Одна поправка к сказанному необходима. В параллель с приведенным я ставил только Вас. Я говорил об этой искре в Вас одной. Я о себе не сказал тут ни слова. Себя я не знаю и не вижу. Содроганье родства, сказал я. Это я чувствую в том человеческом плане, где это чувство полагаю обязательным для всех и дарованным каждому. Если Вы его во всех вызывали, и в этой форме, я рад быть в их обществе и согласен с Вами, что и я оказался, как все. Вот Вам. Больше я ничего не прибавлю. Ничто на свете не заставит меня говорить не к месту и не ко времени. Потому что и время и место живые вещи, живые части нашей судьбы. «Здесь» и «теперь» не пустоты. Они живут и меняются. Я не хочу их умалять и обесценивать предугадываньем. Они больше и старше меня. Сейчас Вы и я живем порознь, живем с ними по трое. А Вы хотите меня слышать так, точно мы собрались вчетвером. Не от одной воли это зависит, в особенности сейчас, когда они во сто раз сильнее и одухотвореннее нас хотя бы одной своей неизвестностью и новизной, тем, что мы их лица толком не разглядели и не полюбили, тем, что они разные у Вас и у меня, там и тут. Эта противоестественность порождена нашей посредственностью и ленью, когда мы ее победим, они сольются, мы очутимся опять на родине, мы с ними породнимся.

**ПОСТАНОВКА ЗАДАЧИ**.
Переведите на английский язык предложение из извлечённого текста: «Потому что и время и место живые вещи, живые части нашей судьбы».

**СЫРЫЕ ДАННЫЕ**.
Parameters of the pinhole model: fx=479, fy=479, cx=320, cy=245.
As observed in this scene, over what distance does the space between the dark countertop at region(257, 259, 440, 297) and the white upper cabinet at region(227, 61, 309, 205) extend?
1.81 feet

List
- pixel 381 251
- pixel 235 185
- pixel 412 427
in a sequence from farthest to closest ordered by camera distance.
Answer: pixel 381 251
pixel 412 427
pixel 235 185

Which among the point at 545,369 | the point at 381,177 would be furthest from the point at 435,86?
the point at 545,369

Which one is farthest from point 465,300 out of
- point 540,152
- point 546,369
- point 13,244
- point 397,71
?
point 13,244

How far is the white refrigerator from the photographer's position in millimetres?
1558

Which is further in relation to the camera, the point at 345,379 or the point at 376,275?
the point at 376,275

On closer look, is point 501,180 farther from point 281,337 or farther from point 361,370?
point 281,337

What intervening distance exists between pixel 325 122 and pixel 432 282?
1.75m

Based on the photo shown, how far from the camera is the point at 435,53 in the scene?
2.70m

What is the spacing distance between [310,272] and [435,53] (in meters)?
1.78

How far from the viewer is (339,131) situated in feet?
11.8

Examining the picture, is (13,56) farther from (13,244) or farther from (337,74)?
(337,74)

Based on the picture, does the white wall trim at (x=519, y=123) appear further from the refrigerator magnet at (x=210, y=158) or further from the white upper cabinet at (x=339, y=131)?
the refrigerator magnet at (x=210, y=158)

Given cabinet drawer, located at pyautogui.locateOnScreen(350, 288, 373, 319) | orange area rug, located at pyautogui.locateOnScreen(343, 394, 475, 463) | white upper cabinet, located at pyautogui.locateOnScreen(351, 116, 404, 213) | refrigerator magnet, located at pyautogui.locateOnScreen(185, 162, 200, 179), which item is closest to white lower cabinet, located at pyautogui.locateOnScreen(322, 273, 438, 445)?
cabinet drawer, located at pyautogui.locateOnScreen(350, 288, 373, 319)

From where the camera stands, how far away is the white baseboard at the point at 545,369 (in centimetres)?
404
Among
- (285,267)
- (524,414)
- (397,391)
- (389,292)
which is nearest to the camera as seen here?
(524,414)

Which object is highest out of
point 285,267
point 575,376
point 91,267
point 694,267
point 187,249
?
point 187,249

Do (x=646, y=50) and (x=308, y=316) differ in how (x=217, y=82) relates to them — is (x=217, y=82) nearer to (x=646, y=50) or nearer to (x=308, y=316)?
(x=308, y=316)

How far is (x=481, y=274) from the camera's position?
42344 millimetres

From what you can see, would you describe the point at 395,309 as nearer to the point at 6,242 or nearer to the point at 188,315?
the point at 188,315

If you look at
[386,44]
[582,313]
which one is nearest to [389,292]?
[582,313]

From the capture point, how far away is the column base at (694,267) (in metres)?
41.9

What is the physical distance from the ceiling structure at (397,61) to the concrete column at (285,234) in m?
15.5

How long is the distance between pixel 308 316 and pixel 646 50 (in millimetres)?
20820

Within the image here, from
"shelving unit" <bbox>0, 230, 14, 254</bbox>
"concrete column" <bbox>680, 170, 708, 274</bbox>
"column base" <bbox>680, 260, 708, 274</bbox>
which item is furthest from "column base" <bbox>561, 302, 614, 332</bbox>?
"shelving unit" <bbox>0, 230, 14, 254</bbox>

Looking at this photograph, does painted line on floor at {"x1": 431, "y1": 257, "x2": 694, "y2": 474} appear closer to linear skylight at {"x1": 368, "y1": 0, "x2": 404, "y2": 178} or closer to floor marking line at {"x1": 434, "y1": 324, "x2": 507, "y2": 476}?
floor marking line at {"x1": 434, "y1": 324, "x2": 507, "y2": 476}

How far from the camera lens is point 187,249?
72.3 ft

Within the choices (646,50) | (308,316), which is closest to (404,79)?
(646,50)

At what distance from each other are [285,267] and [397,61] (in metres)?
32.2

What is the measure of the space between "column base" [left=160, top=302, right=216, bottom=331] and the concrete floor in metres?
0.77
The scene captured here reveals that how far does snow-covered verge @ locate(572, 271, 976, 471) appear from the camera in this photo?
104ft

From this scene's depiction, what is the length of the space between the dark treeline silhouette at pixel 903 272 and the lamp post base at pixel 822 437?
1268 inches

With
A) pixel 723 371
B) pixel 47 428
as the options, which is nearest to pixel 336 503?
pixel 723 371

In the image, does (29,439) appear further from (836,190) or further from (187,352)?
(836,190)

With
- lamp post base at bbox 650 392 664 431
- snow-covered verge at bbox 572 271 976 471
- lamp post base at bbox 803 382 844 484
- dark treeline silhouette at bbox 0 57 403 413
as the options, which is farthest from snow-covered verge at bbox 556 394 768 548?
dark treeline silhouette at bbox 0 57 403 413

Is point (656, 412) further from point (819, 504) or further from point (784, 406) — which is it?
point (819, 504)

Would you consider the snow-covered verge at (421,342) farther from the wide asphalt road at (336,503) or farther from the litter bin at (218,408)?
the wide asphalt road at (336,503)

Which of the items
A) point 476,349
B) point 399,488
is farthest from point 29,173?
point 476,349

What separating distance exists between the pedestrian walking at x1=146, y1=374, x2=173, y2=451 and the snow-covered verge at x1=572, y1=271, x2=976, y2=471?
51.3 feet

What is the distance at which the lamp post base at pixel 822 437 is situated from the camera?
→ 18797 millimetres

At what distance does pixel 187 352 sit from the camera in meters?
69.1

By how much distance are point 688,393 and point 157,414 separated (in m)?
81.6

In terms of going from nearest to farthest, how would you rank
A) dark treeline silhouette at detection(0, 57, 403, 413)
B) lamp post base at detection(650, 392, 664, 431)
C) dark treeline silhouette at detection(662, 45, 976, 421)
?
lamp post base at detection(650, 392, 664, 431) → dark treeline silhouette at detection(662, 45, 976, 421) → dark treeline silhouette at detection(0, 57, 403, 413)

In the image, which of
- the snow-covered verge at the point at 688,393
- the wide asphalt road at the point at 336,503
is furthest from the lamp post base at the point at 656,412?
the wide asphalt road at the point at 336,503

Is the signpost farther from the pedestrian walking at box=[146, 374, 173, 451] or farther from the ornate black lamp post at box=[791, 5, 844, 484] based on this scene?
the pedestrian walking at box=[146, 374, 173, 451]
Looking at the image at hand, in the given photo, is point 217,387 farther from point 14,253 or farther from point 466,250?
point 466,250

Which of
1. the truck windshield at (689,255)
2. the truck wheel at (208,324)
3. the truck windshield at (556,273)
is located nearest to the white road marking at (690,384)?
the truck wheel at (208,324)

**ОТВЕТ К ЗАДАНИЮ**.
Because both time and place are living things, living parts of our fate.